Jika kemudian dalam AJB sudah dan terlanjur ada penandatanganan oleh pembeli maka secara hukum hal ini sudah dianggap sepakat/setuju/berkehendak atas perjanjian yang ada dalam akta (jika akta mencantumkan nominal luasan yang sudah tertulis dalam AJB) dan ini menunjukkan bahwa pembeli sepakat untuk membayar pajak sesuai tanah yang dialihkan. Namun jika akta tidak mencantumkan nominal besaran luasan tanah yang ada dalam objek AJB, maka pembeli dapat menolak untuk membayar pajak kelebihan tanah yang dimaksudkan, begitu juga sebaliknya.

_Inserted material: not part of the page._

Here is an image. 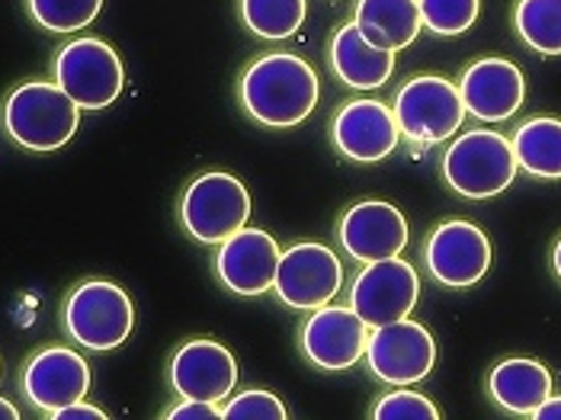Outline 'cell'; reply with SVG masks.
Instances as JSON below:
<instances>
[{"mask_svg": "<svg viewBox=\"0 0 561 420\" xmlns=\"http://www.w3.org/2000/svg\"><path fill=\"white\" fill-rule=\"evenodd\" d=\"M241 106L244 113L270 128H293L305 123L318 106V75L293 52H270L248 65L241 75Z\"/></svg>", "mask_w": 561, "mask_h": 420, "instance_id": "obj_1", "label": "cell"}, {"mask_svg": "<svg viewBox=\"0 0 561 420\" xmlns=\"http://www.w3.org/2000/svg\"><path fill=\"white\" fill-rule=\"evenodd\" d=\"M81 123V106L48 81L20 84L3 103L7 135L30 151H58L65 148Z\"/></svg>", "mask_w": 561, "mask_h": 420, "instance_id": "obj_2", "label": "cell"}, {"mask_svg": "<svg viewBox=\"0 0 561 420\" xmlns=\"http://www.w3.org/2000/svg\"><path fill=\"white\" fill-rule=\"evenodd\" d=\"M514 145L491 128L459 135L443 155V177L453 193L466 200H494L517 177Z\"/></svg>", "mask_w": 561, "mask_h": 420, "instance_id": "obj_3", "label": "cell"}, {"mask_svg": "<svg viewBox=\"0 0 561 420\" xmlns=\"http://www.w3.org/2000/svg\"><path fill=\"white\" fill-rule=\"evenodd\" d=\"M251 218V193L248 186L225 170L199 173L183 200H180V222L186 235L199 245H221L234 231H241Z\"/></svg>", "mask_w": 561, "mask_h": 420, "instance_id": "obj_4", "label": "cell"}, {"mask_svg": "<svg viewBox=\"0 0 561 420\" xmlns=\"http://www.w3.org/2000/svg\"><path fill=\"white\" fill-rule=\"evenodd\" d=\"M135 308L126 290L106 280H87L65 302V331L93 353H110L129 340Z\"/></svg>", "mask_w": 561, "mask_h": 420, "instance_id": "obj_5", "label": "cell"}, {"mask_svg": "<svg viewBox=\"0 0 561 420\" xmlns=\"http://www.w3.org/2000/svg\"><path fill=\"white\" fill-rule=\"evenodd\" d=\"M391 110L401 135L417 145H439L453 138L466 120V103L459 87L436 75L411 78L394 93Z\"/></svg>", "mask_w": 561, "mask_h": 420, "instance_id": "obj_6", "label": "cell"}, {"mask_svg": "<svg viewBox=\"0 0 561 420\" xmlns=\"http://www.w3.org/2000/svg\"><path fill=\"white\" fill-rule=\"evenodd\" d=\"M55 84L81 110H106L126 87L123 58L103 39H75L55 55Z\"/></svg>", "mask_w": 561, "mask_h": 420, "instance_id": "obj_7", "label": "cell"}, {"mask_svg": "<svg viewBox=\"0 0 561 420\" xmlns=\"http://www.w3.org/2000/svg\"><path fill=\"white\" fill-rule=\"evenodd\" d=\"M366 366L386 385H414L431 376L436 366V340L417 321H391L373 328L366 340Z\"/></svg>", "mask_w": 561, "mask_h": 420, "instance_id": "obj_8", "label": "cell"}, {"mask_svg": "<svg viewBox=\"0 0 561 420\" xmlns=\"http://www.w3.org/2000/svg\"><path fill=\"white\" fill-rule=\"evenodd\" d=\"M417 295H421L417 270L401 257H389V260L366 263V270L353 280L350 308L369 328H382L408 318L417 305Z\"/></svg>", "mask_w": 561, "mask_h": 420, "instance_id": "obj_9", "label": "cell"}, {"mask_svg": "<svg viewBox=\"0 0 561 420\" xmlns=\"http://www.w3.org/2000/svg\"><path fill=\"white\" fill-rule=\"evenodd\" d=\"M341 286H344V263L324 245L302 241L279 257L273 290L279 295V302H286L289 308L314 311L334 302Z\"/></svg>", "mask_w": 561, "mask_h": 420, "instance_id": "obj_10", "label": "cell"}, {"mask_svg": "<svg viewBox=\"0 0 561 420\" xmlns=\"http://www.w3.org/2000/svg\"><path fill=\"white\" fill-rule=\"evenodd\" d=\"M424 263L436 283L449 290H466L484 280V273L491 270V241L478 225L453 218L431 231Z\"/></svg>", "mask_w": 561, "mask_h": 420, "instance_id": "obj_11", "label": "cell"}, {"mask_svg": "<svg viewBox=\"0 0 561 420\" xmlns=\"http://www.w3.org/2000/svg\"><path fill=\"white\" fill-rule=\"evenodd\" d=\"M369 325L350 308V305H321L311 311L302 325L305 360L324 373H344L353 370L366 356Z\"/></svg>", "mask_w": 561, "mask_h": 420, "instance_id": "obj_12", "label": "cell"}, {"mask_svg": "<svg viewBox=\"0 0 561 420\" xmlns=\"http://www.w3.org/2000/svg\"><path fill=\"white\" fill-rule=\"evenodd\" d=\"M331 135L337 151L356 164H379L398 148V120L382 100L356 97L334 113Z\"/></svg>", "mask_w": 561, "mask_h": 420, "instance_id": "obj_13", "label": "cell"}, {"mask_svg": "<svg viewBox=\"0 0 561 420\" xmlns=\"http://www.w3.org/2000/svg\"><path fill=\"white\" fill-rule=\"evenodd\" d=\"M279 257H283V251H279L273 235L244 225L241 231H234L228 241L218 245L216 273L225 290L254 298V295L273 290Z\"/></svg>", "mask_w": 561, "mask_h": 420, "instance_id": "obj_14", "label": "cell"}, {"mask_svg": "<svg viewBox=\"0 0 561 420\" xmlns=\"http://www.w3.org/2000/svg\"><path fill=\"white\" fill-rule=\"evenodd\" d=\"M171 385L180 398L221 405L238 385L234 353L216 340H190L173 353Z\"/></svg>", "mask_w": 561, "mask_h": 420, "instance_id": "obj_15", "label": "cell"}, {"mask_svg": "<svg viewBox=\"0 0 561 420\" xmlns=\"http://www.w3.org/2000/svg\"><path fill=\"white\" fill-rule=\"evenodd\" d=\"M341 248L359 263L389 260L408 248V222L386 200H363L350 206L337 228Z\"/></svg>", "mask_w": 561, "mask_h": 420, "instance_id": "obj_16", "label": "cell"}, {"mask_svg": "<svg viewBox=\"0 0 561 420\" xmlns=\"http://www.w3.org/2000/svg\"><path fill=\"white\" fill-rule=\"evenodd\" d=\"M90 388V366L68 347H48L23 370V395L45 415H55L75 401H84Z\"/></svg>", "mask_w": 561, "mask_h": 420, "instance_id": "obj_17", "label": "cell"}, {"mask_svg": "<svg viewBox=\"0 0 561 420\" xmlns=\"http://www.w3.org/2000/svg\"><path fill=\"white\" fill-rule=\"evenodd\" d=\"M459 93H462L469 116H476L481 123H504L517 116V110L523 106L526 81L514 61L481 58L462 75Z\"/></svg>", "mask_w": 561, "mask_h": 420, "instance_id": "obj_18", "label": "cell"}, {"mask_svg": "<svg viewBox=\"0 0 561 420\" xmlns=\"http://www.w3.org/2000/svg\"><path fill=\"white\" fill-rule=\"evenodd\" d=\"M331 68L350 90H379L394 75V52L373 45L356 23H346L331 39Z\"/></svg>", "mask_w": 561, "mask_h": 420, "instance_id": "obj_19", "label": "cell"}, {"mask_svg": "<svg viewBox=\"0 0 561 420\" xmlns=\"http://www.w3.org/2000/svg\"><path fill=\"white\" fill-rule=\"evenodd\" d=\"M359 33L386 52H401L414 43L424 30L417 0H359L356 20Z\"/></svg>", "mask_w": 561, "mask_h": 420, "instance_id": "obj_20", "label": "cell"}, {"mask_svg": "<svg viewBox=\"0 0 561 420\" xmlns=\"http://www.w3.org/2000/svg\"><path fill=\"white\" fill-rule=\"evenodd\" d=\"M488 391L504 411L533 418V411L552 395V373L536 360L514 356V360H504L491 370Z\"/></svg>", "mask_w": 561, "mask_h": 420, "instance_id": "obj_21", "label": "cell"}, {"mask_svg": "<svg viewBox=\"0 0 561 420\" xmlns=\"http://www.w3.org/2000/svg\"><path fill=\"white\" fill-rule=\"evenodd\" d=\"M517 164L539 180H559L561 177V120L536 116L526 120L511 138Z\"/></svg>", "mask_w": 561, "mask_h": 420, "instance_id": "obj_22", "label": "cell"}, {"mask_svg": "<svg viewBox=\"0 0 561 420\" xmlns=\"http://www.w3.org/2000/svg\"><path fill=\"white\" fill-rule=\"evenodd\" d=\"M308 3L305 0H241L244 26L270 43H283L299 33L305 23Z\"/></svg>", "mask_w": 561, "mask_h": 420, "instance_id": "obj_23", "label": "cell"}, {"mask_svg": "<svg viewBox=\"0 0 561 420\" xmlns=\"http://www.w3.org/2000/svg\"><path fill=\"white\" fill-rule=\"evenodd\" d=\"M517 36L539 55H561V0H519Z\"/></svg>", "mask_w": 561, "mask_h": 420, "instance_id": "obj_24", "label": "cell"}, {"mask_svg": "<svg viewBox=\"0 0 561 420\" xmlns=\"http://www.w3.org/2000/svg\"><path fill=\"white\" fill-rule=\"evenodd\" d=\"M26 3L33 20L48 33H78L90 26L103 10V0H26Z\"/></svg>", "mask_w": 561, "mask_h": 420, "instance_id": "obj_25", "label": "cell"}, {"mask_svg": "<svg viewBox=\"0 0 561 420\" xmlns=\"http://www.w3.org/2000/svg\"><path fill=\"white\" fill-rule=\"evenodd\" d=\"M424 26L436 36H462L476 26L481 0H417Z\"/></svg>", "mask_w": 561, "mask_h": 420, "instance_id": "obj_26", "label": "cell"}, {"mask_svg": "<svg viewBox=\"0 0 561 420\" xmlns=\"http://www.w3.org/2000/svg\"><path fill=\"white\" fill-rule=\"evenodd\" d=\"M373 418L376 420H436L439 418V408L433 405L431 398L417 395V391H408L398 385V391H389L386 398L376 401L373 408Z\"/></svg>", "mask_w": 561, "mask_h": 420, "instance_id": "obj_27", "label": "cell"}, {"mask_svg": "<svg viewBox=\"0 0 561 420\" xmlns=\"http://www.w3.org/2000/svg\"><path fill=\"white\" fill-rule=\"evenodd\" d=\"M286 405L273 395V391H241L234 395L225 408H221V418L225 420H286Z\"/></svg>", "mask_w": 561, "mask_h": 420, "instance_id": "obj_28", "label": "cell"}, {"mask_svg": "<svg viewBox=\"0 0 561 420\" xmlns=\"http://www.w3.org/2000/svg\"><path fill=\"white\" fill-rule=\"evenodd\" d=\"M221 418V408L209 401H196V398H183V405H176L168 411V420H216Z\"/></svg>", "mask_w": 561, "mask_h": 420, "instance_id": "obj_29", "label": "cell"}, {"mask_svg": "<svg viewBox=\"0 0 561 420\" xmlns=\"http://www.w3.org/2000/svg\"><path fill=\"white\" fill-rule=\"evenodd\" d=\"M51 418L55 420H106V411H100V408H93V405H84V401H75V405H68V408L55 411Z\"/></svg>", "mask_w": 561, "mask_h": 420, "instance_id": "obj_30", "label": "cell"}, {"mask_svg": "<svg viewBox=\"0 0 561 420\" xmlns=\"http://www.w3.org/2000/svg\"><path fill=\"white\" fill-rule=\"evenodd\" d=\"M533 418L536 420H561V398L556 395H549L536 411H533Z\"/></svg>", "mask_w": 561, "mask_h": 420, "instance_id": "obj_31", "label": "cell"}, {"mask_svg": "<svg viewBox=\"0 0 561 420\" xmlns=\"http://www.w3.org/2000/svg\"><path fill=\"white\" fill-rule=\"evenodd\" d=\"M20 418V411L7 401V398H0V420H16Z\"/></svg>", "mask_w": 561, "mask_h": 420, "instance_id": "obj_32", "label": "cell"}, {"mask_svg": "<svg viewBox=\"0 0 561 420\" xmlns=\"http://www.w3.org/2000/svg\"><path fill=\"white\" fill-rule=\"evenodd\" d=\"M552 266H556V276L561 280V238L559 245H556V251H552Z\"/></svg>", "mask_w": 561, "mask_h": 420, "instance_id": "obj_33", "label": "cell"}]
</instances>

Jika masih terdapat keraguan, maka perlu ada pengukuran ulang yang kemudian menghadirkan pihak dari Badan Pertanahan Nasional, developer dan pembeli agar sama-sama mengetahui luasan tanah yang valid.
Dasar Hukum:
Referensi:
R. Subekti dan R. Tjiptrosudibio. Kitab Undang-undang Hukum Perdata dengan Tambahan Undang-undang Pokok Agraria dan Undang-undang Perkawinan. Cetakan Ke 34. Jakarta: PT. Pradnya Paramita, 2004.
Rosdalina Bukido. Urgensi Perjanjian dalam Hubungan Keperdataan. Jurnal Ilmiah Al-Syir'ah Vol 7, No 2, 2009.